*Trecho*
::::

Ele declara, por exemplo, que não morrerá pelas mãos dos inúmeros jovens com armas que atravessam seu caminho. José encara, desta vez, o poder do crime organizado que executou seu filho e seu pai. Estima, assim, não ter mais nada a perder. No papel central, Jesús María Mina demonstra tamanha naturalidade em meio à selva que realmente nos permite acreditar no fato de ter passado décadas no local, colhendo plantas medicinais e se alimentando de cobras. O ator possui o olhar tranquilo de quem já viu todos os desmandos à sua frente, perdendo a capacidade de se surpreender ou indignar com a brutalidade dos homens.
“Com tanta violência, nem os mortos podem descansar”. A frase sintetiza o ponto de vista, que narra a perturbação da ordem social pela perspectiva daqueles que já se foram, e retornam na condição de fantasmas. O cineasta não atribui nenhuma diferença estética aos falecidos, permitindo que circulem ao lado dos seus vivos, durante o dia, sem rumo. Estas figuras permitem a intromissão do realismo fantástico na obra erguida em princípios de aparência documental. A união das duas linguagens produz o teor mais forte da obra.
Isso porque Eu Vi Três Luzes Negras gira em torno da violência física e psíquica, embora não esteja disposto a filmá-la. Acredita que o espectador tenha seu próprio repertório pessoal de lutos a projetar. A jornada de José ocorre por causa das mortes, mas nunca presenciamos o assassinato brutal do filho, o extermínio do pai idoso, nem o tiroteio que ocorre fora do enquadramento. Flashbacks estão sumariamente descartados. Escutamos tiros ao longe, presenciamos ameaças, embora a câmera se situe junto ao herói, quando cura a ferida de uma guerrilheira, ou no instante em que se esconde sob uma rocha. As agressões, somente evocadas, adquirem um aspecto fantasmagórico em si mesmas.
Algo semelhante ocorre com a natureza, tão realista quanto mágica. O filme opera com luzes naturais, em locações concretas. No entanto, as escolhas de fotografia e montagem convertem as árvores e plantas num labirinto do qual ninguém escapa. Começa com um giro de 360º na ponte, perdendo referências espaciais. Aposta, em seguida, em grandes planos aéreos da floresta fechada, ou imagens próximas demais dos rostos. Álvarez borra, de propósito, as noções de tempo e espaço. Logo, José efetua uma travessia fabular, com começo e término indefinidos. Aborda um tempo psíquico e um lugar de memória, em detrimento de uma duração contabilizada como tal.

::::

*Os dados*
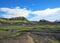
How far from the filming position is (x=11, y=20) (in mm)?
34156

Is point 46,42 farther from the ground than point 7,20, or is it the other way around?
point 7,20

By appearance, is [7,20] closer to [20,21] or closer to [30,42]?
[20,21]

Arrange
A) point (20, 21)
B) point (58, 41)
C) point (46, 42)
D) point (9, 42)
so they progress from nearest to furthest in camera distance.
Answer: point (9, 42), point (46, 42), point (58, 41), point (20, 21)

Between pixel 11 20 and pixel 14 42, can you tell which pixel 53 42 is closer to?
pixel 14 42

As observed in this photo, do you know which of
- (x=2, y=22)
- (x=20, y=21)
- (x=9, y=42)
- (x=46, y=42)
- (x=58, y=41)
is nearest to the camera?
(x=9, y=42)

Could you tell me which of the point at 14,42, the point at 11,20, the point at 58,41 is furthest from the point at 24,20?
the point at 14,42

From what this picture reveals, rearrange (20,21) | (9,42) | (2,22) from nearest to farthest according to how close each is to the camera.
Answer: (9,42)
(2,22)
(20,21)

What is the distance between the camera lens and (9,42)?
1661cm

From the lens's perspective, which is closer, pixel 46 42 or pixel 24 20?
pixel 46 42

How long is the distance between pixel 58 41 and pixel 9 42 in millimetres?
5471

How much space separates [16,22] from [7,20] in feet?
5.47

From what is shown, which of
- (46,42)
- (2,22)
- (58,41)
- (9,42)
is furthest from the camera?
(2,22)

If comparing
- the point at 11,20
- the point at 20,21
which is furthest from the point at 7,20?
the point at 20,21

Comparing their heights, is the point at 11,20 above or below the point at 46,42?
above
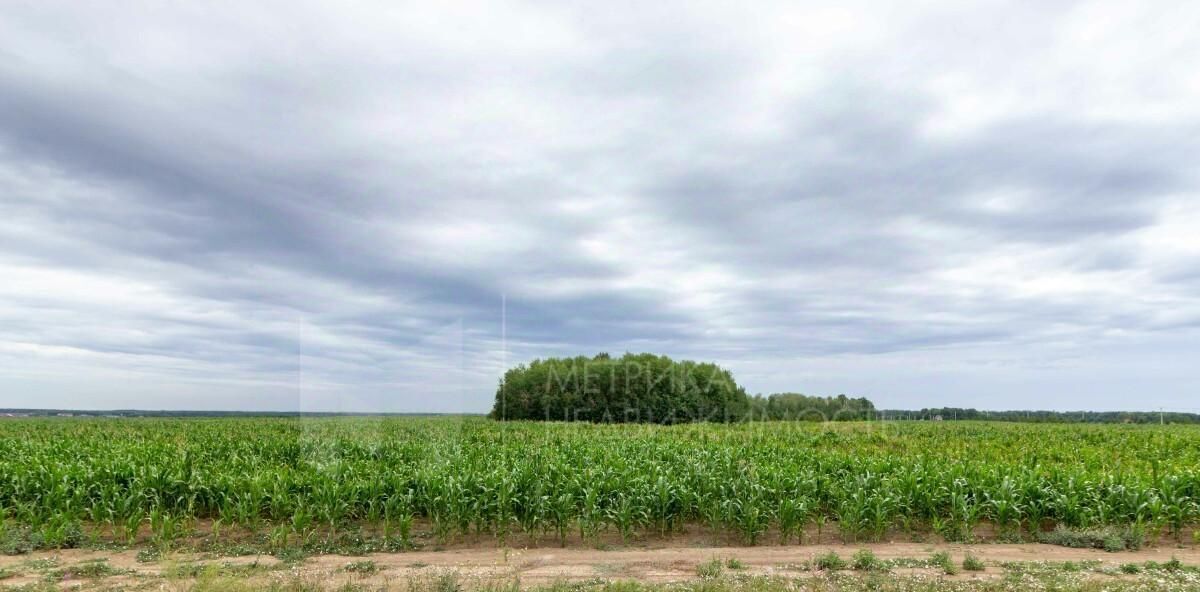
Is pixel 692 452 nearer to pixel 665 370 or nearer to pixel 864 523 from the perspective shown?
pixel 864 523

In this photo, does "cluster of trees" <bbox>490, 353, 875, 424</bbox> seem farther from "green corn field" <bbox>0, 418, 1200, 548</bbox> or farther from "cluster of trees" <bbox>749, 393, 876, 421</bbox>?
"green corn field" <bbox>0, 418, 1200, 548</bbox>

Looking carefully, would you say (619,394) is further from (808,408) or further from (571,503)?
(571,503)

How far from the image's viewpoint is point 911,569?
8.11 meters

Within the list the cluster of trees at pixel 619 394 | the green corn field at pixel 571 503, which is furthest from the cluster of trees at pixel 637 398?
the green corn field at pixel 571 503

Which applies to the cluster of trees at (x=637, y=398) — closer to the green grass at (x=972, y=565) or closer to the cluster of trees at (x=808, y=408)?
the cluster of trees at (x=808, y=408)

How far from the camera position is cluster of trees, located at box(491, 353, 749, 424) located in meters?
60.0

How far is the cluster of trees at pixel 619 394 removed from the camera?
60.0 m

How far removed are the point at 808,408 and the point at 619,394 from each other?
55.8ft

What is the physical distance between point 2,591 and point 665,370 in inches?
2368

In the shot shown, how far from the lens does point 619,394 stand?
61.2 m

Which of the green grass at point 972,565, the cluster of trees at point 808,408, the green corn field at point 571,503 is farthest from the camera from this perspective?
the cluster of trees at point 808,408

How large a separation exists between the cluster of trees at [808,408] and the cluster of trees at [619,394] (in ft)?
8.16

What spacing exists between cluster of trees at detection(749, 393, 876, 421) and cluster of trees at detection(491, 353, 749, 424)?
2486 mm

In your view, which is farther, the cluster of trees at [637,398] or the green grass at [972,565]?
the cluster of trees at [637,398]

::::

*Complete o seguinte*
1 > Quais atos de violência a crítica sobre o filme Eu Vi Três Luzes Negras diz que nunca presenciamos na tela? Liste todos.
2 > Retome a crítica sobre o filme Eu Vi Três Luzes Negras a partir do ponto em que ela para.

*Respostas em ordem*
1 >
- o assassinato brutal do filho
- o extermínio do pai idoso
- o tiroteio que ocorre fora do enquadramento

2 >
Mesmo que não ocorra em estradas, o resultado se assemelha à estrutura dos road movies, compreendidos no sentido mais amplo de um filme de viagem. O roteiro se estrutura pelos encontros efetuados durante o percurso, pautados, é claro, pela proximidade com a morte. Entre cadáveres a velar e uma morte testemunhada ao vivo (por José e pelo espectador), o homem cruza com chefes de diferentes gangues. Estas provações servem a justificar a exaustão do homem, e sua necessidade de encerrar a própria sina, para se reunir, enfim, com os familiares partidos.
O drama se encerra em sua aparência singela, evitando o exotismo da selva, ou o fetiche das execuções pela guerrilha colombiana. Ao se concentrar no olhar daquele que viu tudo, e que conhece intimamente os rituais fúnebres, permite que a morte seja tratada com inesperado despojamento. O universo ao redor de José sugere atrocidades que, na perspectiva deste sujeito, constituem apenas o cotidiano. Neste desnível entre o natural e o fabular, entre o sugerido e o concretizado, constrói-se a bela poesia de Eu Vi Três Luzes Negras, em português, cujo título se justifica no belíssimo desfecho.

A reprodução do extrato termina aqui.